== Estratto fornito ==

------------

Pensavamo che, avendo grattato il fondo del barile e senza più soldi in cassa, il presidente del Consiglio si facesse un esame di coscienza e tornasse a una politica economica responsabile. Invece no: perché curarsi delle regole europee e del rispetto dei parametri quando tra pochi mesi l'Europa forse neanche ci sarà più? Allora fuoco alle polveri! Giù Ires e Irap senza neanche cercare la copertura. Porterà il rapporto deficit/Pil verso il 5%? Non importa, tanto l'Ue, indebolita come sarà, non potrà più aprir bocca.

Tanto il governo Renzi, ormai sfregiato dalle lobby e dai conflitti di interesse interni, è alla frutta. E il presidente del Consiglio (si fa per dire) disperato. Quindi tenta il tutto per tutto. Ma, obnubilato com'è, non considera che la vera sanzione per il suo comportamento verrà dai mercati. E saranno guai.

Riprendendo le parole di Draghi, già citate, l'abuso di «flessibilità», vale a dire una politica economica tutta in deficit, porta alla perdita di credibilità dei paesi che ne abusano. E la credibilità del sistema paese è quella che orienta le decisioni dei mercati e degli investitori internazionali, con le relative ricadute sull'economia reale e sull'assorbimento dei nostri titoli del debito pubblico (possibili nuove impennate dello spread).

------------

== Estratto della fonte ==

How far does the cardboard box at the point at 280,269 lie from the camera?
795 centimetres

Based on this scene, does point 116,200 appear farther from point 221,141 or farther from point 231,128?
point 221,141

------------

== Attività richieste ==
1. Secondo il testo sulla politica economica del governo Renzi, da chi verrà la vera sanzione per il comportamento del presidente del Consiglio?
2. Prosegua il testo sulla politica economica del governo Renzi a partire dalla sua ultima frase.

== Risposte fornite ==
1. La vera sanzione verrà dai mercati.

2.
Ma Renzi, com'è noto, non ascolta niente e nessuno e continua a giocare con il fuoco. Al governo di un paese con il debito pubblico tra i più alti dell'Eurozona (siamo secondi soltanto alla Grecia), con il deficit in aumento, una crescita del Pil non solo misera, ma anche drogata dalla politica monetaria per cui, come ha giustamente notato il governatore della Banca d'Italia, Ignazio Visco, senza il Quantitative easing della Banca centrale europea saremmo ancora in recessione e deflazione, cosa pensa di fare?

Promette agli italiani tagli di tasse mai visti (in realtà nuovo deficit e nuovo debito) per vincere il referendum di ottobre, non andare a casa e mantenersi al potere. Cose da pazzi. Follia, azzardo. Che giudizio possono dare i mercati, dunque, di un'Italia governata in maniera così irresponsabile? Qualcuno dica a Renzi di smettere.

Prima che sia troppo tardi.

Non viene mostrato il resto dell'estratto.